This animation shows a numerical simulation of windrows forming. Among other things, Dommermuth, Lewis, Tran, and Valenciano (2014) discuss the formation of windrows under the action of wind. The paper is available at http://tinyurl.com/y79sm9rp. Videos associated with the paper are available at http://tinyurl.com/y8madvbw. Dommermuth, et al. (2014) use Lagrangian particles to illustrate the formation of windrows. Animations of windrows forming using Lagrangian particles are available at these links: https://youtu.be/6r9JbrykUcE, https://youtu.be/JnLGxS3c4dA, https://youtu.be/IhrHRJSYfPE, and https://youtu.be/Sbn23QN3jD4. A video of windrows forming on a lake is available at https://youtu.be/iL0wb00Y4es.

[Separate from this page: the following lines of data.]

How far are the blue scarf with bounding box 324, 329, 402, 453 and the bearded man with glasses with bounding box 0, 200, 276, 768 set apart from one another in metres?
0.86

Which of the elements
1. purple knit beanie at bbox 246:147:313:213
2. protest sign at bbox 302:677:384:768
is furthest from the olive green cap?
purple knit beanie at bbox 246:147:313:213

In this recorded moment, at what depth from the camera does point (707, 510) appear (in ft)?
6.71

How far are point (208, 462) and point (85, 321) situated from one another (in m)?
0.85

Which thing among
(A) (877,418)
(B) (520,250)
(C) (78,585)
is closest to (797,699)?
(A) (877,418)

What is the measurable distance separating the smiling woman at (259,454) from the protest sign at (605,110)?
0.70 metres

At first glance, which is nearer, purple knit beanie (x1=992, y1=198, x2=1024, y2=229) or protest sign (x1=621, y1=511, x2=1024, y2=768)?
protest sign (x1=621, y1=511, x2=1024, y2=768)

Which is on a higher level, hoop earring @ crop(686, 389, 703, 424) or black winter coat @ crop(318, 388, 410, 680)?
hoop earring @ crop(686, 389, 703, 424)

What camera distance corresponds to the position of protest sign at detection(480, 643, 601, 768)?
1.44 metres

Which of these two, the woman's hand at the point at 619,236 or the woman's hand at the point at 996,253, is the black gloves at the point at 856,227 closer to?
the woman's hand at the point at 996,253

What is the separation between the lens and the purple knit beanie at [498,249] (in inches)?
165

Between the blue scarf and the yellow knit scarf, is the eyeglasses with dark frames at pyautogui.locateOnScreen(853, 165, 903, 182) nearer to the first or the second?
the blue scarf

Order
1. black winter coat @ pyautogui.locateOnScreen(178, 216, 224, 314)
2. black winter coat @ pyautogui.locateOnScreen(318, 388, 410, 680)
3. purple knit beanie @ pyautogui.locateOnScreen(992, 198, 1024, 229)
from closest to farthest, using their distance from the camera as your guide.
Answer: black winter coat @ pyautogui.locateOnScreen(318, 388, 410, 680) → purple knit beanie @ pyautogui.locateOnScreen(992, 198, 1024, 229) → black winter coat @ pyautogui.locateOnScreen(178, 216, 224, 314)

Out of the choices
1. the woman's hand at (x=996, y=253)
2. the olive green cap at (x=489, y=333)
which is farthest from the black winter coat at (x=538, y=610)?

As discussed by Dommermuth, et al. (2014), surfing and swirling jets are key mechanisms in the formation of windrows. Pizzo (2017) and Deike, Pizzo, and Melville, W. K. (2017) also study surfing using Lagrangian particles.
Dommermuth, et al.’s (2014) studies are three-dimensional. Pizzo’s (2017) studies are two-dimensional. As shown by Dommermuth, et al. (2014), the formation of windrows is strongly tied to the formation of Langmuir circulations in the upper ocean and wind streaks in the lower atmosphere. Pizzo discusses implications of surfing in the upper ocean, but since his simulations are two-dimensional, some key mechanisms associated with the formation of windrows and Langmuir circulations are missing. Furthermore, most of the surfing events that are observed in Dommermuth, et al. (2014) are due to spilling breaking, whereas Pizzo’s (2017) analysis is focused on plunging.
Dommermuth, et al. (2014) study the formation of windrows as a result of surfing wind-driven waves. Pizzo (2017) studies Lagrangian transport using analytical solutions for plunging breaking waves, and Deike, et al. (2017) use dispersive focusing to model Lagrangian transport. Pizzo (2017) and Deike, et al. (2017) need to get off the computer and out of the laboratory and visit Sheepscot Lake on a windy day (see https://youtu.be/iL0wb00Y4es) to see how foam surfs waves.
Pizzo (2017) does not cite Dommermuth, et al. (2014). Whether or not Deike, et al. (2017) cite Dommermuth, et al. (2014) is unknown.
References:
Dommermuth, D.G., Lewis, C.D., Tran, V.H., and Valenciano, M.A. (2014) “Simulations of wind-driven breaking ocean waves with data assimilation,” Proceedings of the 30th Symposium on Naval Hydrodynamics, Hobart, Tasmania, Australia.
Pizzo, N.E. (2017) Surfing surface gravity waves, J. Fluid Mech., 823, 316–328.
Deike, L., Pizzo, N. E. and Melville, W. K. (2017) Lagrangian transport by breaking surface waves. J. Fluid Mech. (submitted).